**PROBLEM DESCRIPTION**
The entries below should be set down again exactly, with every picture left out.

**MATERIALS PROVIDED**

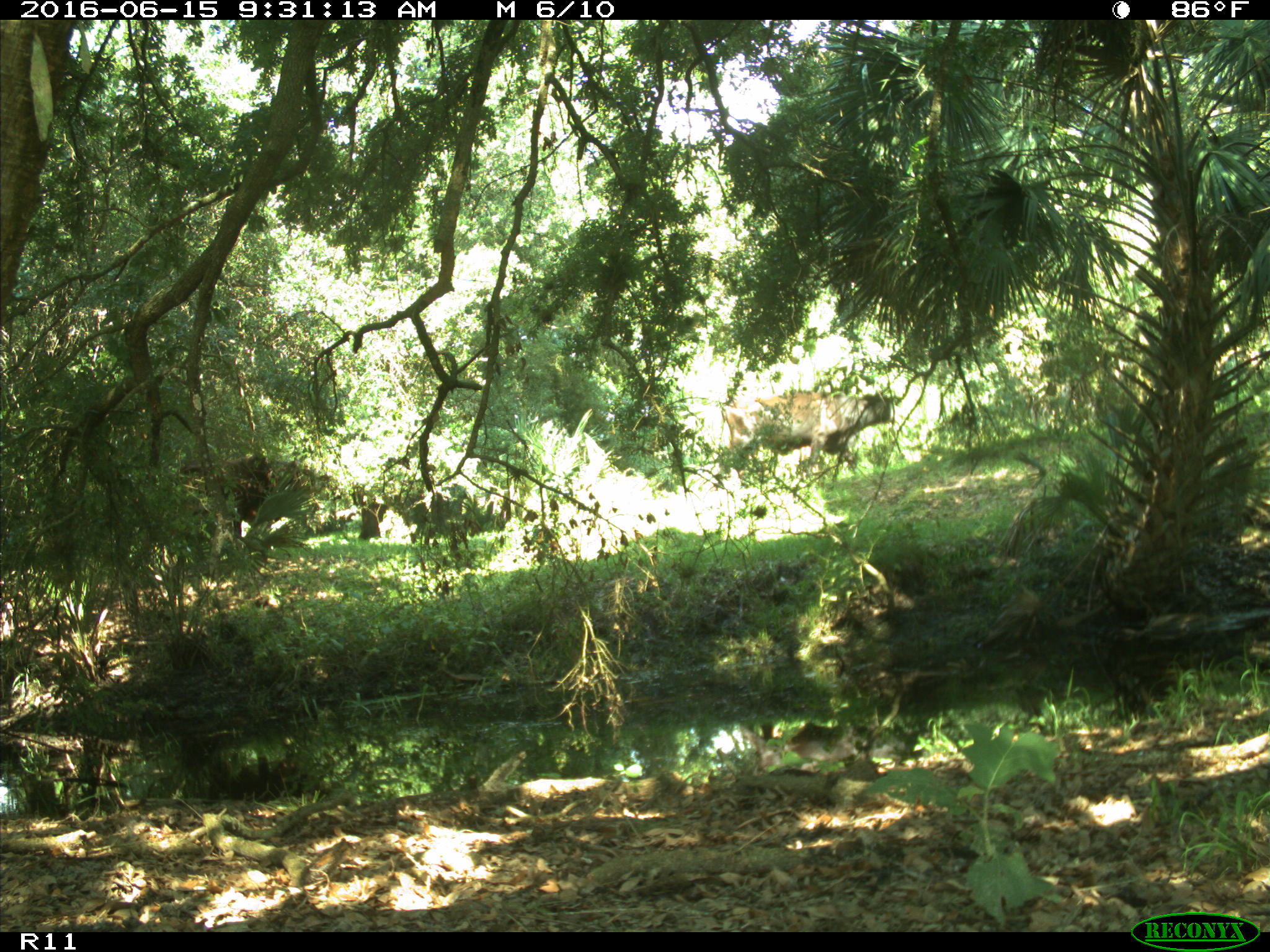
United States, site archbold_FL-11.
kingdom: Animalia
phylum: Chordata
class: Mammalia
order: Artiodactyla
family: Bovidae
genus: Bos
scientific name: Bos taurus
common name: domestic cow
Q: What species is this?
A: Bos taurus (domestic cow).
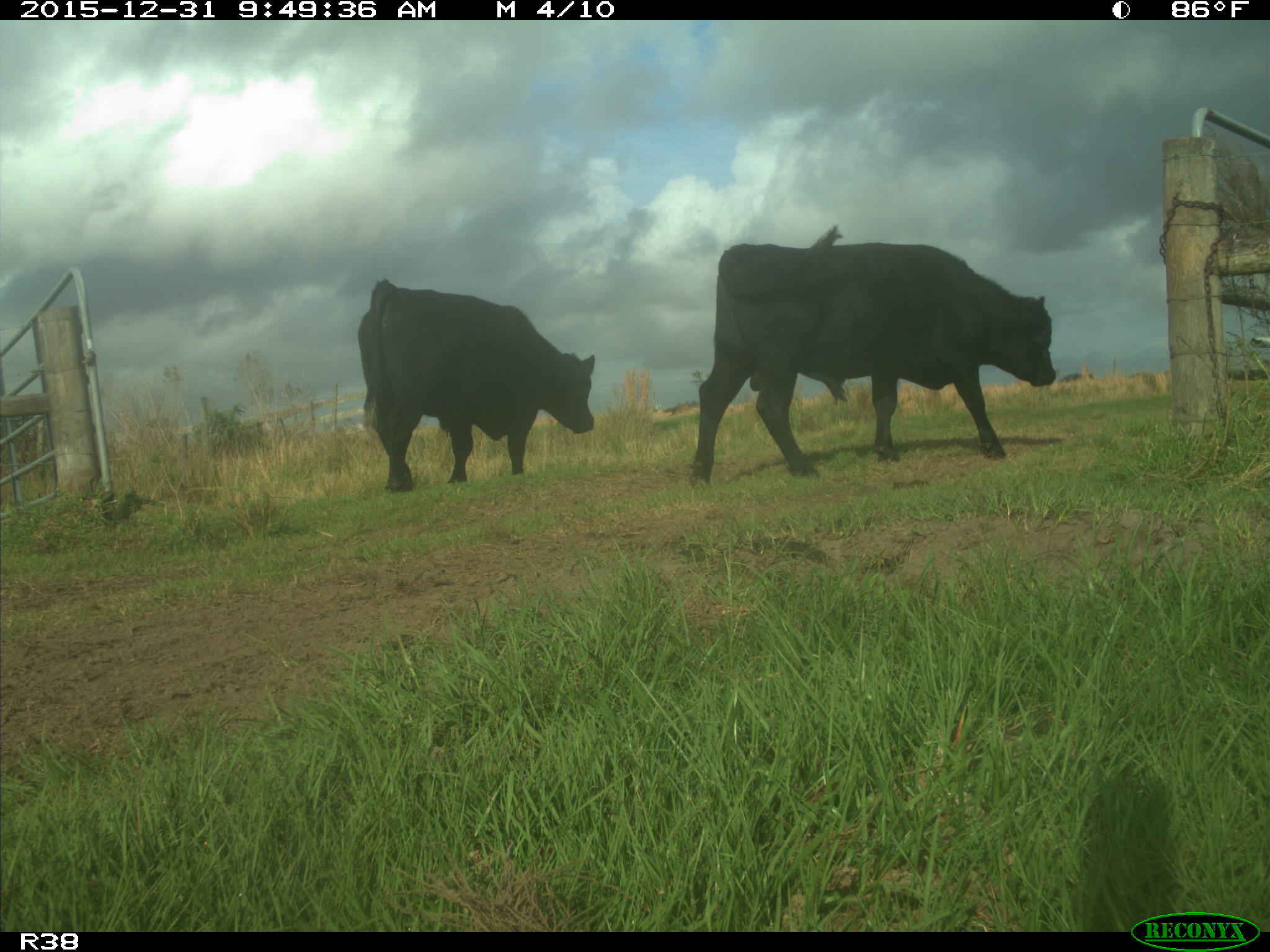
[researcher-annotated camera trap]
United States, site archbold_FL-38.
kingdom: Animalia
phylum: Chordata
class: Mammalia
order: Artiodactyla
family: Bovidae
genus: Bos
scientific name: Bos taurus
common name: domestic cow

**COMPLETED EXERCISE**
United States, site archbold_FL-11.
kingdom: Animalia
phylum: Chordata
class: Mammalia
order: Artiodactyla
family: Bovidae
genus: Bos
scientific name: Bos taurus
common name: domestic cow
Q: What species is this?
A: Bos taurus (domestic cow).
[researcher-annotated camera trap]
United States, site archbold_FL-38.
kingdom: Animalia
phylum: Chordata
class: Mammalia
order: Artiodactyla
family: Bovidae
genus: Bos
scientific name: Bos taurus
common name: domestic cow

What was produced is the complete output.